Otra vez Emma con la mano levantada.
—Él ya sabe todo eso, Blanca. No debes hacerte la víctima. Lo que tienes que hacer es convencerlo de que, a pesar de todo, eres una de sus mejores abogadas y te necesita, y que, por tanto, podría hacer la vista gorda con lo ocurrido. —Emma aprieta los labios—. Pero, bueno, tú eres aquí la profesional en convencer a la gente.
—No es lo mismo. Siempre defiendo a los demás, no a mí. Eso es muy difícil —me quejo como una niña pequeña, empezando a ponerme nerviosa de nuevo.

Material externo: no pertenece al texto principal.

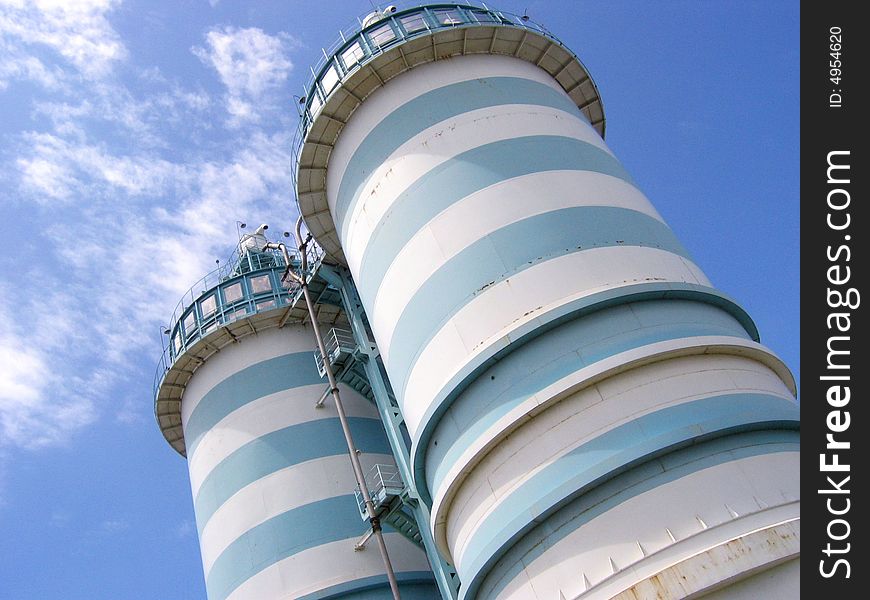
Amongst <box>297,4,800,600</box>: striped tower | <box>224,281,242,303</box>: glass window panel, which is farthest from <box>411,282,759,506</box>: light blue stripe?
<box>224,281,242,303</box>: glass window panel

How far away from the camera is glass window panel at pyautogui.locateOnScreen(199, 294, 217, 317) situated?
2342 centimetres

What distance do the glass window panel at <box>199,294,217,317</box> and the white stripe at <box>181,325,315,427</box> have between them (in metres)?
1.39

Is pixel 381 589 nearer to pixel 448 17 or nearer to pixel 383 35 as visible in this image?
pixel 383 35

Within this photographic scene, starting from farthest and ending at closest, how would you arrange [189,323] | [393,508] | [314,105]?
[189,323]
[314,105]
[393,508]

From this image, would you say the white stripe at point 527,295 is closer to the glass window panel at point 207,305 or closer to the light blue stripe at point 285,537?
the light blue stripe at point 285,537

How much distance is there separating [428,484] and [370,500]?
341 centimetres

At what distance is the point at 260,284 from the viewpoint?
2392 centimetres

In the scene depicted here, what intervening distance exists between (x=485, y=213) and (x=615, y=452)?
513 cm

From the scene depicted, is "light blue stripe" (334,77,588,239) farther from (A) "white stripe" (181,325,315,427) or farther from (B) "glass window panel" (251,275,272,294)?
(B) "glass window panel" (251,275,272,294)

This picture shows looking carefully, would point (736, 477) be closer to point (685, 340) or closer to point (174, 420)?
point (685, 340)

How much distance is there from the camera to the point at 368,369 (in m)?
19.1

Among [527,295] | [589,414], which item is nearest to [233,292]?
[527,295]
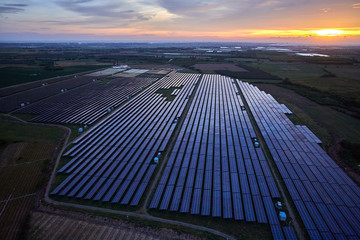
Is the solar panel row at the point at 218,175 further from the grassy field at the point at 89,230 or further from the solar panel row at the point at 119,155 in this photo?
the solar panel row at the point at 119,155

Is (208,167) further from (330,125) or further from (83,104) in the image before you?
(83,104)

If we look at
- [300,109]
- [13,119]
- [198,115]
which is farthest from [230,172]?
[13,119]

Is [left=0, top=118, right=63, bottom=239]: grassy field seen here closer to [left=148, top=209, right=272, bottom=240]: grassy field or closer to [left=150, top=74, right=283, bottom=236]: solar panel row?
[left=148, top=209, right=272, bottom=240]: grassy field

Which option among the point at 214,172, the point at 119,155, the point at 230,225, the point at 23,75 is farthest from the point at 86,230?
the point at 23,75

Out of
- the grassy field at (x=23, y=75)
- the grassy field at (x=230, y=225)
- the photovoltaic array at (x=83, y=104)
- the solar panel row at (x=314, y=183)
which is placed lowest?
the grassy field at (x=230, y=225)

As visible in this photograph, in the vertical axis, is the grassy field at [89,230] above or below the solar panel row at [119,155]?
below

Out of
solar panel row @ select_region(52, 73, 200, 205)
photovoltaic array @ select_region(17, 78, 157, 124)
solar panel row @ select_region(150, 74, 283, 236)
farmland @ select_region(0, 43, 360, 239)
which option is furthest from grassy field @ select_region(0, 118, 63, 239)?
solar panel row @ select_region(150, 74, 283, 236)

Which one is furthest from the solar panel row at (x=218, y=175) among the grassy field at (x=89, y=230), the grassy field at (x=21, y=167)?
the grassy field at (x=21, y=167)
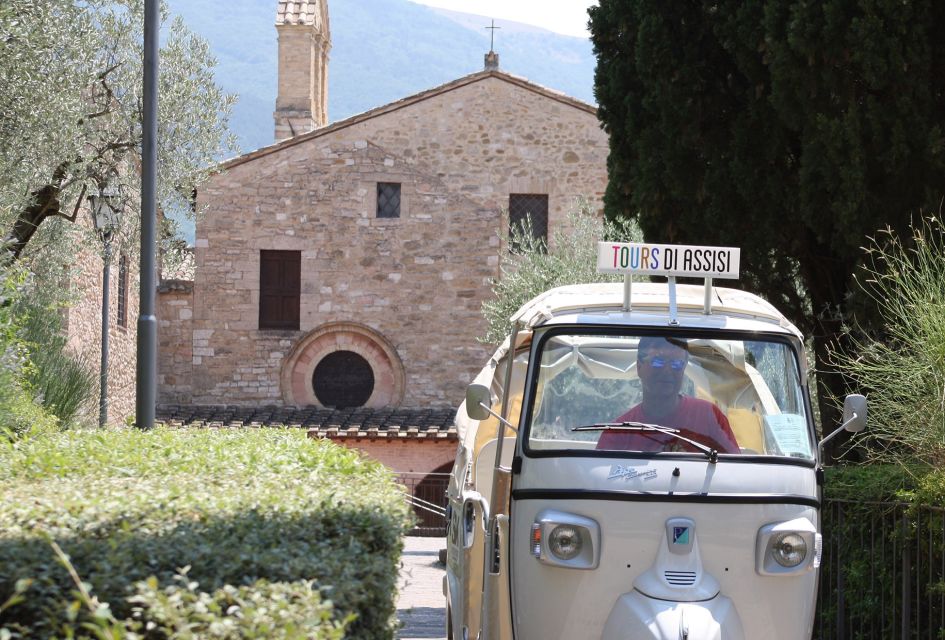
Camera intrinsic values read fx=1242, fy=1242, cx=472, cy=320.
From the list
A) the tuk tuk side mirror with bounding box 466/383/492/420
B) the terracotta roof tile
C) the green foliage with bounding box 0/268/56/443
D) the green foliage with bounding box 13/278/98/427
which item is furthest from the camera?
the terracotta roof tile

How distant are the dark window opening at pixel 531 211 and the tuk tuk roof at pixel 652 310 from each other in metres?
22.4

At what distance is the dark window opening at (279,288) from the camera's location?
28.8 m

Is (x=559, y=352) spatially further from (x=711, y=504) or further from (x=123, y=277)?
(x=123, y=277)

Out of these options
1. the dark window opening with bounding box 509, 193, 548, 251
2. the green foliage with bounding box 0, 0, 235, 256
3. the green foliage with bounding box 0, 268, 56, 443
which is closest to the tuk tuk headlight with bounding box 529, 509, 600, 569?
the green foliage with bounding box 0, 268, 56, 443

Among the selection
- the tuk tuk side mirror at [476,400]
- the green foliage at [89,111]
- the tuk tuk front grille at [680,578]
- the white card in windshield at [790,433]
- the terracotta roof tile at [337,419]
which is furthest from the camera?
the terracotta roof tile at [337,419]

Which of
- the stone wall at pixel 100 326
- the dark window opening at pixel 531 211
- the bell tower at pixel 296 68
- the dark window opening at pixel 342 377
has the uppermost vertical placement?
the bell tower at pixel 296 68

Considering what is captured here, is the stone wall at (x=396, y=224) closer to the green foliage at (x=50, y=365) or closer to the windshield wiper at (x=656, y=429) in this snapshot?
the green foliage at (x=50, y=365)

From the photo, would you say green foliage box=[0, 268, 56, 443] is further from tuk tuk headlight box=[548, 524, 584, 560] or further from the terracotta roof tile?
the terracotta roof tile

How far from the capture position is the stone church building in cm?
2859

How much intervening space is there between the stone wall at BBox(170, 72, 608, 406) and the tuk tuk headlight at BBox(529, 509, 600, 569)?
23061 millimetres

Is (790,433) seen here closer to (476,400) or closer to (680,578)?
(680,578)

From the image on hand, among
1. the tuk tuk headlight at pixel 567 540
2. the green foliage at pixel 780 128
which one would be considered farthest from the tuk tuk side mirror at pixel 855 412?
the green foliage at pixel 780 128

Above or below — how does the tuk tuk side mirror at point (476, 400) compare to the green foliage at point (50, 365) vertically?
above

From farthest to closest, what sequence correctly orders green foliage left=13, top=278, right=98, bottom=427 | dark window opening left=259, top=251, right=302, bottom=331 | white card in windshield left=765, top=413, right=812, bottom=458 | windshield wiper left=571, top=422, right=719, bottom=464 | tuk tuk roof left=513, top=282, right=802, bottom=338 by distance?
dark window opening left=259, top=251, right=302, bottom=331 → green foliage left=13, top=278, right=98, bottom=427 → tuk tuk roof left=513, top=282, right=802, bottom=338 → white card in windshield left=765, top=413, right=812, bottom=458 → windshield wiper left=571, top=422, right=719, bottom=464
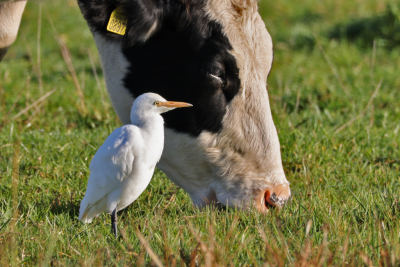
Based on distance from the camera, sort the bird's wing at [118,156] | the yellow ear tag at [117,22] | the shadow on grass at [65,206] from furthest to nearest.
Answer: the shadow on grass at [65,206] → the yellow ear tag at [117,22] → the bird's wing at [118,156]

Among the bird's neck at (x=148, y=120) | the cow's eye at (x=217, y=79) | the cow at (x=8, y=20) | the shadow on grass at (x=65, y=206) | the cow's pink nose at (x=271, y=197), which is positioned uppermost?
the cow at (x=8, y=20)

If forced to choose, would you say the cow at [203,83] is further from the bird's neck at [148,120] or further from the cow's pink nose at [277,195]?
the bird's neck at [148,120]

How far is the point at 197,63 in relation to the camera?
264cm

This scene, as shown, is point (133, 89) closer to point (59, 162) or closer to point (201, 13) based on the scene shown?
point (201, 13)

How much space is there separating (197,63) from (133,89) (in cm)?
41

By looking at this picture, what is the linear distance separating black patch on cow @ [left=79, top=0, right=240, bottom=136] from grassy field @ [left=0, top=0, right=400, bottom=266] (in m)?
0.60

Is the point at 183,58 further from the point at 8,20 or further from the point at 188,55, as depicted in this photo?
the point at 8,20

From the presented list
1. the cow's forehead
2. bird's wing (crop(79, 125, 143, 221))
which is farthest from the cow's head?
bird's wing (crop(79, 125, 143, 221))

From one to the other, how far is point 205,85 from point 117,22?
602 mm

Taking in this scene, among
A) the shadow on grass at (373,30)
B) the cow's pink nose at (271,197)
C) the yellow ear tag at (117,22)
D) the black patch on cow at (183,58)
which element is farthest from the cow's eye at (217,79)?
the shadow on grass at (373,30)

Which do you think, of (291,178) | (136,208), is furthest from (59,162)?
(291,178)

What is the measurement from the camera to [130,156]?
2.22 meters

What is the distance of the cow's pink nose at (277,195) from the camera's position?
2.60 meters

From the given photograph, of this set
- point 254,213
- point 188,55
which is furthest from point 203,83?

Más ejercicios de respiración. A continuación, Emma me propone que le hable de Marcos, que le cuente los motivos por los que decidí saltarme las normas a pesar de todo y cómo me sentí y me siento ahora. Le explico que, por entonces, pues ya hace tiempo de ello, no pensaba tanto en las consecuencias y simplemente me dejaba llevar. Le confieso que era como si necesitara el sexo para suplir un vacío que me molestaba, y yo misma me sorprendo al oírmelo decir. Al menos, al principio lo fue. Después logré que pasara a ser sexo por deporte. Pero antes buscaba afecto, sentirme deseada y, a la vez, tener yo el poder.
De ahí pasamos de nuevo a los primeros años de conquista, en los que además coqueteaba con el alcohol y otras sustancias. De las compañías masculinas que frecuentaba. De que mantuve alguna aventura durante la cual no pensaba más que en mí. Sin embargo, reconozco que en los últimos tiempos ha sido diferente.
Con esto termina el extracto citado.